Some individuals who have collaborated with me on software projects have used terms like “anal retentive” or “overly pedantic” to describe my coding style. However, I prefer to perceive my approach as “rigorous.” In the case of GreenPiThumb, we prioritized the software development phase and meticulously adhered to a rigorous process. Each software component underwent thorough peer review and comprehensive testing, ensuring its reliability and functionality.

However, when it came to the hardware aspect, our methodology was far from rigorous. In fact, one might even describe it as cavalier and laughably naive. Our initial strategy for testing the hardware components involved writing a basic version of GreenPiThumb's software, connecting all the sensors on a test board, and running the system to observe the results.
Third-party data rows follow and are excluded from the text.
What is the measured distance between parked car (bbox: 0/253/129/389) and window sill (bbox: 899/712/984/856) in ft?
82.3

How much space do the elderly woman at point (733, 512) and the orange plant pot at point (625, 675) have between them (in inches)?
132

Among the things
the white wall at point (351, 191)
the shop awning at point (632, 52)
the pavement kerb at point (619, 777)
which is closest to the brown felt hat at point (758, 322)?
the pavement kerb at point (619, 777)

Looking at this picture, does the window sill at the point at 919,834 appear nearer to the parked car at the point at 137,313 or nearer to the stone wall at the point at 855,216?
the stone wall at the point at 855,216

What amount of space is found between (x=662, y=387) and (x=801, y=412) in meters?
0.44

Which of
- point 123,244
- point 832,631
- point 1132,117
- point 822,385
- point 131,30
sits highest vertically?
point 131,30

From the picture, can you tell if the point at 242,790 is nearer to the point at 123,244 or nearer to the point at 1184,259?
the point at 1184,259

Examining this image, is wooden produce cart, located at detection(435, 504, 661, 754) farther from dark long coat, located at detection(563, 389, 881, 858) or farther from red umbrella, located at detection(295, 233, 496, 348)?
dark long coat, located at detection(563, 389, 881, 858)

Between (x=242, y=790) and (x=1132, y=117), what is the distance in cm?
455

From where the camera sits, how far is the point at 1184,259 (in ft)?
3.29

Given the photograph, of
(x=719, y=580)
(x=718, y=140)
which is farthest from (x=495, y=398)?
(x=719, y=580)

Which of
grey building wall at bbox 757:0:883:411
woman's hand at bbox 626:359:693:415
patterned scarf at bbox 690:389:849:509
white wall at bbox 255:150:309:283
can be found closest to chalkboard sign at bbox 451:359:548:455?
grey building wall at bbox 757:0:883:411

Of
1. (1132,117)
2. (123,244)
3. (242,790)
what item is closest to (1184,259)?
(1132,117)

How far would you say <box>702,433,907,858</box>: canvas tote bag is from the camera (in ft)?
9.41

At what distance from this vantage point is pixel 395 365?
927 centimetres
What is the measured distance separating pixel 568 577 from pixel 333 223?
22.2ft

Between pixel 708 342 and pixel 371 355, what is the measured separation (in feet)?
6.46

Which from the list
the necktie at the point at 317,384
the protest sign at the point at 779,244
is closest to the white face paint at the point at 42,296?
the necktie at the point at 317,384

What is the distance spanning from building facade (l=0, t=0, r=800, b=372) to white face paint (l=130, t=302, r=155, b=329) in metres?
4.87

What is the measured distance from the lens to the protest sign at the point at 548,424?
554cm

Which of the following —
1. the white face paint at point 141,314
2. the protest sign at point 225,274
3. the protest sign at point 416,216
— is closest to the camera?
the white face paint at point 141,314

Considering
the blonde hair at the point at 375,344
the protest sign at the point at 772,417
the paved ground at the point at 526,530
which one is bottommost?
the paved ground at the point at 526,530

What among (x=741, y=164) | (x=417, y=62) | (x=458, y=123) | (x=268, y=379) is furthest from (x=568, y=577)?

To our disappointment, this approach yielded nothing of value. It quickly became apparent that this was an ineffective strategy for testing hardware. Each electronics component within a system carries the potential for failure, whether due to inherent defects or faulty installation. By connecting all the components simultaneously, we lacked the means to identify which specific piece or pieces were malfunctioning.

As we gained more experience, we developed a valuable lesson in testing our sensors in isolation. We recognized the importance of creating dedicated diagnostic scripts for each hardware component. Now, whenever we make adjustments to the hardware setup, our initial step is to run these diagnostic scripts to ensure that the readings obtained are logical and accurate.

In instances where a new hardware component fails to function properly, we have adopted a systematic approach using a multimeter to identify the underlying cause. In hindsight, acquiring the multimeter earlier would have been a wise decision. Its affordable price of just $13 belies the countless hours of frustration and confusion it could have saved us.